**Data provided:**

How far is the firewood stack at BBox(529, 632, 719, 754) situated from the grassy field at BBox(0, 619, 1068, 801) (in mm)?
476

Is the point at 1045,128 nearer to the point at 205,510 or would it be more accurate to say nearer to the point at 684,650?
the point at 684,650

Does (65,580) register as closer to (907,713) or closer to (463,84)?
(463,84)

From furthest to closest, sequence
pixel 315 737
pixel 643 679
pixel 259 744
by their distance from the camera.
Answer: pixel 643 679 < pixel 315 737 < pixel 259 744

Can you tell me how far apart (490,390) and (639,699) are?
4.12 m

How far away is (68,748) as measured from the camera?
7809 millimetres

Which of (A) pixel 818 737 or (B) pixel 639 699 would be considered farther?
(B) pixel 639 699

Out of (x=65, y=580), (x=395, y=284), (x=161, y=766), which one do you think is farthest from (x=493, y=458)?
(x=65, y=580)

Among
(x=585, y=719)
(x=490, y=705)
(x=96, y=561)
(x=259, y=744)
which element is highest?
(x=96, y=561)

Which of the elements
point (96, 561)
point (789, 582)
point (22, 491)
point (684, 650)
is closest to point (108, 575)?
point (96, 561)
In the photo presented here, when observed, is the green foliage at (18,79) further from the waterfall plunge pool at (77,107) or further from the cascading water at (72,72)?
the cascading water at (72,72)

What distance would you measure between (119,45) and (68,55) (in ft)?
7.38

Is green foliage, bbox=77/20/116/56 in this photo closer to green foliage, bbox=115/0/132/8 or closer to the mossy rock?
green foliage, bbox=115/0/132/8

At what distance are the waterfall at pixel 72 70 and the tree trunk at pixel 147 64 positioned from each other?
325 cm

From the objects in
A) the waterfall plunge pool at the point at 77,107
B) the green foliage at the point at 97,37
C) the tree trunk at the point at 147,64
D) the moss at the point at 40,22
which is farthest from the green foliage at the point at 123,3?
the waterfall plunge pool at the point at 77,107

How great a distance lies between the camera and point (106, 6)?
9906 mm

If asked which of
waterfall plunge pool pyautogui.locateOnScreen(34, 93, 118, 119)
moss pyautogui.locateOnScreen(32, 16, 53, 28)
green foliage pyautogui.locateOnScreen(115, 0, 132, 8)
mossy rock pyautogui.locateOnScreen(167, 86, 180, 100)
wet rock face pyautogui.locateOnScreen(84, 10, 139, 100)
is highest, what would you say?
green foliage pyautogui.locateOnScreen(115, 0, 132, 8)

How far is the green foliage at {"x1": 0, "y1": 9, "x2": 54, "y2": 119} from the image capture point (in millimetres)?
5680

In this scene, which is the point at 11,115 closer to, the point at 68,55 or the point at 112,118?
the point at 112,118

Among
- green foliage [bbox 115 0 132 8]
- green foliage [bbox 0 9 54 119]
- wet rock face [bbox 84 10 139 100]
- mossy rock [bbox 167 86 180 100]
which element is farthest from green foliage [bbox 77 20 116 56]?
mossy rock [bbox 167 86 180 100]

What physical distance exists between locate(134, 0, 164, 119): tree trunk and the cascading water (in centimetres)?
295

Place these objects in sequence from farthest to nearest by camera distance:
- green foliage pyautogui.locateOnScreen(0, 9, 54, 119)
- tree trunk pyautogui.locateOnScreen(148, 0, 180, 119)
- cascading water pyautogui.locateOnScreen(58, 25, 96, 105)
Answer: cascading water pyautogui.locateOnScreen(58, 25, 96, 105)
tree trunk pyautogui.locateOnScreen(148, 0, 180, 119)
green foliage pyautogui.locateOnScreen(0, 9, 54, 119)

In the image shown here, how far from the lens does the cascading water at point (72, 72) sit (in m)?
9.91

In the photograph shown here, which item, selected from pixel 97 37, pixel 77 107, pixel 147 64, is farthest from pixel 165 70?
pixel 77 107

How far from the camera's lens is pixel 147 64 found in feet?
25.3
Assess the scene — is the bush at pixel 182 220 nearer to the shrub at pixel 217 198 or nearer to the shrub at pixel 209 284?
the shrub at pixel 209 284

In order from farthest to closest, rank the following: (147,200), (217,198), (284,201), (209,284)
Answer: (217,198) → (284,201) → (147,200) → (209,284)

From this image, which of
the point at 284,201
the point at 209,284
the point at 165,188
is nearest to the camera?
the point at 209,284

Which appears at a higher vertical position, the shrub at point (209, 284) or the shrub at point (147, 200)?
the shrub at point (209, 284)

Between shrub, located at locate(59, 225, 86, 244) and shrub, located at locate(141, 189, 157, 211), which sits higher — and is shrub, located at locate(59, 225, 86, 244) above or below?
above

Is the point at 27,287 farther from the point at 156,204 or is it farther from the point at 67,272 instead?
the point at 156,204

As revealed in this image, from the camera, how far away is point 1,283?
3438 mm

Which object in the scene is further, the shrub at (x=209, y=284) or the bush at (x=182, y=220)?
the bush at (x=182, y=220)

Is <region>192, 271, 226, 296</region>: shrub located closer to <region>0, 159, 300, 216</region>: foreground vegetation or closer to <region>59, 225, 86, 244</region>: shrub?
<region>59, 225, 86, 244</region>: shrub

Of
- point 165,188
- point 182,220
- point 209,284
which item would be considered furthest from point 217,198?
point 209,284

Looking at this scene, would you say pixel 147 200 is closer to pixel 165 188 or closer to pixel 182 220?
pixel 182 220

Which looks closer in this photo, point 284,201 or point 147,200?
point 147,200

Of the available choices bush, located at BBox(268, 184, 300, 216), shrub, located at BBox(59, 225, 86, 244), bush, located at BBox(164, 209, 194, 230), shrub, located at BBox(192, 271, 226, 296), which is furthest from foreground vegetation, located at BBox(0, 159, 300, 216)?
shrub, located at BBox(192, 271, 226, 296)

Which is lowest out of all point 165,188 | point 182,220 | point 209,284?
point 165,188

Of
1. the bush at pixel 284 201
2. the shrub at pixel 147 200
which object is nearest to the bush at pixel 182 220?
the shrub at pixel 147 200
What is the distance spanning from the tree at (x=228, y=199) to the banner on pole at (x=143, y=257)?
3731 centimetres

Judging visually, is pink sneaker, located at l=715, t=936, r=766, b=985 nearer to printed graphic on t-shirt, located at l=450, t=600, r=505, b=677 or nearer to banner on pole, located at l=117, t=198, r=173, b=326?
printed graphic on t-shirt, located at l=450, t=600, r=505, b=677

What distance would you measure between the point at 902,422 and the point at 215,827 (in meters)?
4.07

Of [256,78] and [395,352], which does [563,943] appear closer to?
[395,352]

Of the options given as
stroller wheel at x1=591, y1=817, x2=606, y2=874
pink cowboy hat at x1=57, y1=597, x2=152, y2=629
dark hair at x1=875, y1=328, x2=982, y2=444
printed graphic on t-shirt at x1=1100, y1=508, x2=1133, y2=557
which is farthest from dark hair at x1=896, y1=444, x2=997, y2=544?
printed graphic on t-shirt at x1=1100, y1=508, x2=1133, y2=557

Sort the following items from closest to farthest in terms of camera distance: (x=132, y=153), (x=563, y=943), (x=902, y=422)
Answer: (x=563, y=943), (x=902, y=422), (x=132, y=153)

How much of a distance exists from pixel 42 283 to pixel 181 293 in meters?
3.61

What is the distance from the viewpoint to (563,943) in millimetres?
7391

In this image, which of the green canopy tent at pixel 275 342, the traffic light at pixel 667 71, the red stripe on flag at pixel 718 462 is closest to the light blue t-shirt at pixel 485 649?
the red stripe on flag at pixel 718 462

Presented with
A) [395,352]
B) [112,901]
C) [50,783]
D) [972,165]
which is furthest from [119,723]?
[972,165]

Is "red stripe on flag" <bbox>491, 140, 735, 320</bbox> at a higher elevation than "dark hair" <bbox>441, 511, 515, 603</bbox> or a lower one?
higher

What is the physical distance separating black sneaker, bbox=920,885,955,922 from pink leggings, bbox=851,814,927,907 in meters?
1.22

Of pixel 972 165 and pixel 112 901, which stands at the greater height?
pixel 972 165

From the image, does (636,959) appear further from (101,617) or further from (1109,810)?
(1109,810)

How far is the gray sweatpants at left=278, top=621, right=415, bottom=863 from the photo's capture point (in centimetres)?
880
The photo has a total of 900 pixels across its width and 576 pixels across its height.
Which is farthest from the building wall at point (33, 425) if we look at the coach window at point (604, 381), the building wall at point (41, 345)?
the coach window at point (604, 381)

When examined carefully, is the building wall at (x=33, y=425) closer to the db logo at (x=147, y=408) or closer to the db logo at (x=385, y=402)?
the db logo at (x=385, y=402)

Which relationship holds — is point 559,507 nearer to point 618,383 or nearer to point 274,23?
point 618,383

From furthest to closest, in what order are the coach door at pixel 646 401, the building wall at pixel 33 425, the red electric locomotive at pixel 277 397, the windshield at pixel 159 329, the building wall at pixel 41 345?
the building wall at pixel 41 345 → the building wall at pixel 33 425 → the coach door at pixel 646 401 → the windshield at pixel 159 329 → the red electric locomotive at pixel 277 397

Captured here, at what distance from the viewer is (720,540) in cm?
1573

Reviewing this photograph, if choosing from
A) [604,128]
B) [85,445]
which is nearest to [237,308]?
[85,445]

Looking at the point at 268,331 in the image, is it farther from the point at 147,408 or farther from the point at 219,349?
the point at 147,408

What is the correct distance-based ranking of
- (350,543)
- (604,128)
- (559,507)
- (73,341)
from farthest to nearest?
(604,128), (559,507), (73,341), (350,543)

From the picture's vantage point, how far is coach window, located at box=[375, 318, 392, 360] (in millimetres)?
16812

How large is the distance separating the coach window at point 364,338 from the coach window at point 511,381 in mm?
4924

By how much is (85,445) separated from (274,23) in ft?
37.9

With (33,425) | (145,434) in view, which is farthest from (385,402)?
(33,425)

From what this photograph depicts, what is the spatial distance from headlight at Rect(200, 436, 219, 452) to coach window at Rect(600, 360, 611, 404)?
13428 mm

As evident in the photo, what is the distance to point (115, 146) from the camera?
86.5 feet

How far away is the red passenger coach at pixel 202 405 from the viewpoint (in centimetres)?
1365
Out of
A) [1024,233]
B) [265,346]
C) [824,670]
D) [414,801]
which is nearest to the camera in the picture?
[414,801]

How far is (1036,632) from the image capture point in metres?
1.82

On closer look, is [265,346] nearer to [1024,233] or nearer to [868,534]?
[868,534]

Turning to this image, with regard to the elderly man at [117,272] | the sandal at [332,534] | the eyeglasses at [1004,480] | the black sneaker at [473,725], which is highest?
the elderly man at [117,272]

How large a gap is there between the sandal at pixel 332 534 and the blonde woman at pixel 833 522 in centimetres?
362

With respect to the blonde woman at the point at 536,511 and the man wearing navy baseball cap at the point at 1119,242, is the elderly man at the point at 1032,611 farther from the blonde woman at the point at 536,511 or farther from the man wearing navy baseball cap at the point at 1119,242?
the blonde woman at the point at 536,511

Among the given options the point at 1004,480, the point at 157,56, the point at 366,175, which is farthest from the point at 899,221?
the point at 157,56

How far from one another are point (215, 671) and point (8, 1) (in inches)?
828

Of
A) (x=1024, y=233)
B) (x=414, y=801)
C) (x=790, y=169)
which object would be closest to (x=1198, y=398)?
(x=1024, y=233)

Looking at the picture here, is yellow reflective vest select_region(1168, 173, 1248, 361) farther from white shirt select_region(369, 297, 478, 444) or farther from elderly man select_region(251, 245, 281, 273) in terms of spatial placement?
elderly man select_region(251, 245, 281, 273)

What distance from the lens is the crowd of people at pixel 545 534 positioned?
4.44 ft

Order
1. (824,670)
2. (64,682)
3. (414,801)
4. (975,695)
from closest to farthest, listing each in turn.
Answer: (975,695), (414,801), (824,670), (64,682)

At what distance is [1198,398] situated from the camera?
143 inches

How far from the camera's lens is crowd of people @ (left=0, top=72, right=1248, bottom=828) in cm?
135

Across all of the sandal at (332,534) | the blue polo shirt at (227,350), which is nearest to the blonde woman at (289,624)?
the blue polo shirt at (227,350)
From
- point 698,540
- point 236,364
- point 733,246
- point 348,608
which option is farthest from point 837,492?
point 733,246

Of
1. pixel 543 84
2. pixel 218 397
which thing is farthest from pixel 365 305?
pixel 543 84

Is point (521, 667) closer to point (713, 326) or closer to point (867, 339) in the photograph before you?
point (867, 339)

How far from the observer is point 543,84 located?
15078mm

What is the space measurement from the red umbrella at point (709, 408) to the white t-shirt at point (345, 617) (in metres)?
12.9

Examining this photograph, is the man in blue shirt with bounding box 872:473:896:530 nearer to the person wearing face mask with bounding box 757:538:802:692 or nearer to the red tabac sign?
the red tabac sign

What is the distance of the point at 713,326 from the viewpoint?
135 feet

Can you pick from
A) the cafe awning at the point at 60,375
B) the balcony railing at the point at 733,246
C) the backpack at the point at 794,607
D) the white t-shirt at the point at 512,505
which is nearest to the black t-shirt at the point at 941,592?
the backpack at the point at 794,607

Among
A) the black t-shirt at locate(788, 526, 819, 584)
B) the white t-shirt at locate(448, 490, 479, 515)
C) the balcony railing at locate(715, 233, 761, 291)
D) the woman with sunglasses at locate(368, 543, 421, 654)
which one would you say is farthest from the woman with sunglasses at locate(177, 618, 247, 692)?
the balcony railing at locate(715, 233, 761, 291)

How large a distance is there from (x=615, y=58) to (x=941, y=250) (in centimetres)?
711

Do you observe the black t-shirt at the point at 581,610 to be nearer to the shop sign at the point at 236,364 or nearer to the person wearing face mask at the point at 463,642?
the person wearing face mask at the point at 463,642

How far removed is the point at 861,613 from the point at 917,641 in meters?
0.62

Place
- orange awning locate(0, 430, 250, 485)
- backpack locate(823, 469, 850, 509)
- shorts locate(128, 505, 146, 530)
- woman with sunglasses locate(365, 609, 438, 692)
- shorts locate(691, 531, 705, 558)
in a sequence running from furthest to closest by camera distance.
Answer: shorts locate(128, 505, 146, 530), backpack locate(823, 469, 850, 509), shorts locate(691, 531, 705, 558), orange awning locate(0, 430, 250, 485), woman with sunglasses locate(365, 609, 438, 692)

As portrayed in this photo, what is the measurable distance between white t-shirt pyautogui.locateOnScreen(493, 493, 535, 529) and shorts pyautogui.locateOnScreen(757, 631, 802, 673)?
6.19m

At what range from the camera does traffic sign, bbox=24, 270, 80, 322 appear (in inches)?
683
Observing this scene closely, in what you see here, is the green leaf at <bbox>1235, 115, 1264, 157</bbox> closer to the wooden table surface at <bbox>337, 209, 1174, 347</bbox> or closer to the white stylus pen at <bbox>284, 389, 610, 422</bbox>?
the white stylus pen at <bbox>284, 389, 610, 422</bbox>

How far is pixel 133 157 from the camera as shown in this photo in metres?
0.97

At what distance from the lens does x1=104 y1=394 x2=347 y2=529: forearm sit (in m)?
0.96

**What you will do:**
Give only the number of lines in the material above that contain the string "closer". Case counts.

**Exercise answer:**
11